他方,有明海における漁民の被害は,いまや極限にまで達しようとしている。
借金や家庭破壊,地域破壊として蓄積され続ける被害は,蓄積され続けた結果,借金から家庭崩壊へと,家庭崩壊から地域崩壊へと,廃業から自殺へと,より深刻な質の被害に転化している。
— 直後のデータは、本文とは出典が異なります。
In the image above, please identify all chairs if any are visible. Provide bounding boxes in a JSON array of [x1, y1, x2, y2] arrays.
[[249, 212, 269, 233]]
今,求められているのは,こうした被害の継続・拡大の悪循環を断ち切り,有明海漁業を蘇らせるための有明海の再生と漁業被害の救済である。
これ以上の漁業被害を発生させないよう,国に対し,道理のない保全抗告申立をすみやかに取り下げるとともに,本件干拓事業を全面的に見直し,真の有明海再生と漁業被害救済に向け,真筆かつ早急な取り組みを開始するよう求めるものである。